Forex – also referred to as foreign exchange – is a global market for trading currencies that can also be described as a network of sellers and buyers who exchange currencies with each other at an agreed price. If you want to enter the market, you need to know the basics before learning how to open a Forex position. It’s the basics that we are going to elaborate on in the article.
How Does Forex Work?
Forex is considered an over-the-counter market, which means there is no exchange: the deal is taking place directly between two parties. There are no regional restrictions for trading, or, in other words, buyers and sellers reach each other globally. Besides, deals can be carried out 24 hours a day, from 9 pm Sunday to 10 pm Friday (GMT).
Forex constantly enhances the turnover: there has been noticed a 40% increase in daily Forex trading volume within the last decade. The abundance of buyers and sellers and the constantly rising amount of daily trading volume increases FX liquidity.
This, in turn, enhances Forex’s attractiveness and reliability in terms of receiving cash. Unlike securities that may be hard to convert into banknotes with Forex, you can easily have your money to make a deposit or repay a debt.
FX trading comes with its peculiarities. In particular, this addresses three types of Forex markets:
- Spot market: The exchange takes place once the deal is settled or shortly after.
- Future market: A legally binding contract that states the amount of the currency to be bought and sold at a certain time in the future at a pre-agreed price.
- Forward market: The same as the future market, but the contract isn’t legally binding.
So, it means that two parties (buyer/seller) agree on the deal, specifying its price, and settle it at a particular date. At this step, we should drill into the exchange basics:
Currency Pairs
The currency pair indicates two currencies that are involved in the exchange:
- A base currency – the first or purchased one in the pair
- A quote currency – the second or sold one.
The price of the pair shows the worth of one unit of the base currency according to the quote one. It means that if the price of the USD/EUR pair is $0.90, you can buy €1 for $0.90.
Currency pairs are divided into four categories:
- Major – Widely-traded pairs like EUR/USD, USD/CAD, AUD/USD, GBP/USD
- Minor – Less-frequently traded ones like GBP/JPY, EUR/GBP
- Exotic – include currencies of emerging economies like USD/CZK
- Regional – Classified by region, for example, Australasia: AUD/NZD (New Zealand dollar)
Lot and Leverage
Typically, currencies are traded in batches or lots, which implies a large amount of money involved in an exchange. A standard is 100,000 units of the base currency or the one you are buying. It means that if your base currency is EUR, you are opting for €100,000.

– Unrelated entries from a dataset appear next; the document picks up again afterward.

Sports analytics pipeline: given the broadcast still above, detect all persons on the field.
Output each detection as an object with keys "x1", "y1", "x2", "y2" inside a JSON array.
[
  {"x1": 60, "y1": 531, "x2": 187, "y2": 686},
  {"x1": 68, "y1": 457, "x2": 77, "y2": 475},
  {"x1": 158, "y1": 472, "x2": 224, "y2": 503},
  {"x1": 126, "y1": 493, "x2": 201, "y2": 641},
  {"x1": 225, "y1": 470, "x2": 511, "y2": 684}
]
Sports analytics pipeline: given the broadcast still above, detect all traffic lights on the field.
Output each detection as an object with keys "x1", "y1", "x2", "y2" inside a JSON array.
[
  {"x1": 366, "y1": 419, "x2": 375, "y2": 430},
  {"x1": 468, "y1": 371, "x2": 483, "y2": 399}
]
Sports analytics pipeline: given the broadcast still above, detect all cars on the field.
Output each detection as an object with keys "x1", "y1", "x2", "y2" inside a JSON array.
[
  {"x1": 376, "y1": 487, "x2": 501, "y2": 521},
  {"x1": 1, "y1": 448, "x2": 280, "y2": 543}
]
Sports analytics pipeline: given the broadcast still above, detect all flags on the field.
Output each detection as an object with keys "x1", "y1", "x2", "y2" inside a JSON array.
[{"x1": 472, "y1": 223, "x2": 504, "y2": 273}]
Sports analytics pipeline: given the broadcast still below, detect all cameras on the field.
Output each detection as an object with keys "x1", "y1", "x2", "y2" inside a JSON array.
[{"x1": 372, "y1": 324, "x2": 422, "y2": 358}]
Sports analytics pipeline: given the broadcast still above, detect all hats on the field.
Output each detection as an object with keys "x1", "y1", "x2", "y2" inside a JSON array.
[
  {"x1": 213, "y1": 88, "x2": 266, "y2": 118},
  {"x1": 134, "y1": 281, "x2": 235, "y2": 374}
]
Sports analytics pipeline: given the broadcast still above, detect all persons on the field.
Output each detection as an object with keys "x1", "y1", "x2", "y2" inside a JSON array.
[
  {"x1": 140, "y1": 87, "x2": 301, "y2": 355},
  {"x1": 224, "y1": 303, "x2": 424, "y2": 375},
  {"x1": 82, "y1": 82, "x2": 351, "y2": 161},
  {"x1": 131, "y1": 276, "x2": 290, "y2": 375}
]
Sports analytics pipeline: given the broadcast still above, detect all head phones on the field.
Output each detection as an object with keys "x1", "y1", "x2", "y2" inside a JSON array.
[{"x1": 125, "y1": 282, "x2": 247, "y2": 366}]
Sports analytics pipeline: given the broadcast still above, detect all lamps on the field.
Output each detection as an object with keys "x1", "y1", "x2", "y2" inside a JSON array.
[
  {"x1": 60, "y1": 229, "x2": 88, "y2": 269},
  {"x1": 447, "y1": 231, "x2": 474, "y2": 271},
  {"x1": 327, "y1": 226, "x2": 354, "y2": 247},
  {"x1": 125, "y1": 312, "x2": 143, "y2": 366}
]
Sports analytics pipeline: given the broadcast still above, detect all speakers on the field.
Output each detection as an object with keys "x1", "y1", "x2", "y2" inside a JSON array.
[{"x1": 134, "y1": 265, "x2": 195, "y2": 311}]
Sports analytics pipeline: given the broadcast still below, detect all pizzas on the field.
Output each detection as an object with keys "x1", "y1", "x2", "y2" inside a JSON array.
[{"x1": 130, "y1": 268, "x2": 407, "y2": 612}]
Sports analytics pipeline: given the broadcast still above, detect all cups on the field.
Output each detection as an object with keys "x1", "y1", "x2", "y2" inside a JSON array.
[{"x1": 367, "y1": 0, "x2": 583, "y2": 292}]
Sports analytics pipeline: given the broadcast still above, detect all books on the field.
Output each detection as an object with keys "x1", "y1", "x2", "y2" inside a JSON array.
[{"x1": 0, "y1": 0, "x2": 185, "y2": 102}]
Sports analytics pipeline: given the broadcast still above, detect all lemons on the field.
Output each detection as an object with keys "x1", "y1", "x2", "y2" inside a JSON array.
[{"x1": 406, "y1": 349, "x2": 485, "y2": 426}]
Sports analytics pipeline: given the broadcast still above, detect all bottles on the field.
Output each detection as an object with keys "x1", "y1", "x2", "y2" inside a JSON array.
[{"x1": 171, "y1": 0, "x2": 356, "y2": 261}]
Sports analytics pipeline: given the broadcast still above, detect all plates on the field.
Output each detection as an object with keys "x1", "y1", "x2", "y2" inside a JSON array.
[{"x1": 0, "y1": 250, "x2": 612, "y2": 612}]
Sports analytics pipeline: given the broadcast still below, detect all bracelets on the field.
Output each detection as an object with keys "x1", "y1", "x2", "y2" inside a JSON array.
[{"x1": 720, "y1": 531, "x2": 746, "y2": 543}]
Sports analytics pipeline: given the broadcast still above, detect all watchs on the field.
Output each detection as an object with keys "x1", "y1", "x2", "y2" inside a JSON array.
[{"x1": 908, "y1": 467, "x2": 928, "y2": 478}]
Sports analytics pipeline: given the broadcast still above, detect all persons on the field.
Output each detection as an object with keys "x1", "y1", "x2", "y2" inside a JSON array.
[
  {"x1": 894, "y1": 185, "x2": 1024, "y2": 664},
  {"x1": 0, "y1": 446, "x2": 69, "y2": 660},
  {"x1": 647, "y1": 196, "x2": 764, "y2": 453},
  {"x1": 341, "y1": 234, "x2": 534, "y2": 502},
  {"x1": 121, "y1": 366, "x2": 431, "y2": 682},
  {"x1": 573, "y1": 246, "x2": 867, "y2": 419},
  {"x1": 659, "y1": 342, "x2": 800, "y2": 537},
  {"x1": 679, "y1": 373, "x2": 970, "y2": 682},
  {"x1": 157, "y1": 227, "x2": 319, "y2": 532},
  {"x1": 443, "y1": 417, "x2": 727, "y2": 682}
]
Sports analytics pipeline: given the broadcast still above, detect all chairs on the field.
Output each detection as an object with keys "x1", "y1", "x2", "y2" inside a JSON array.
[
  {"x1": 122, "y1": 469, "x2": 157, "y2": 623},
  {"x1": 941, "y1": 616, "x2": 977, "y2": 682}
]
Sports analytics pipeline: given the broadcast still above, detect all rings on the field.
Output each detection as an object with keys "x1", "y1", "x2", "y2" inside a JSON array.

This implies big sums of investments, which you may not always have. That’s why leverage was introduced. With the leverage, you can start playing big with a relatively small investment in the form of a margin. However, the profit or loss is counted based on the full trade volume.
The margin varies from deal to deal and is counted as a particular percentage from the full size of the exchange. It can be even as low as 1%; hence, you will need to deposit only $1,000 instead of $100,000. But the gain or loss are counted according to $100,000.
It means that if you have only limited savings or urgently need cash to repay debts, for example, you only need to sell or buy the right currency. To know which one to bid on, study the major price fluctuation drivers:
- Central banks that control the currency supply and, therefore, affect its price.
- Economic situation that impacts the demand for the currency: it increases when the economy is booming.
- Market sentiment that shows the traders’ opinions about the market and can help to identify price fluctuations based on traders’ behavior.
Why Trade on Forex?
Trading on Forex is lucrative in terms of financial profit. You can:
- Multiple your investments by closing successful currency exchanges: If you manage to buy a currency at a lower price and then sell it at higher costs, you can make a profit.
- Quickly gain some cash: If you have a limited amount of cash and turn to leverage, which happens to be successful, you can quickly get money to pay back the obligations.
- Secure the savings by converting them into a stronger currency: Sometimes, the savings depreciate if the currency’s worth drops. To prevent it, you can timely convert it to a more stable one.
The reliability of Forex is illustrated by the constantly growing Forex trading volume. For example, the average daily volumes increased by 11% in November 2020, compared to the same period of the previous year. The growing number of volumes indicates constantly coming traders and the flow of their funds. All these strengthen the Forex market.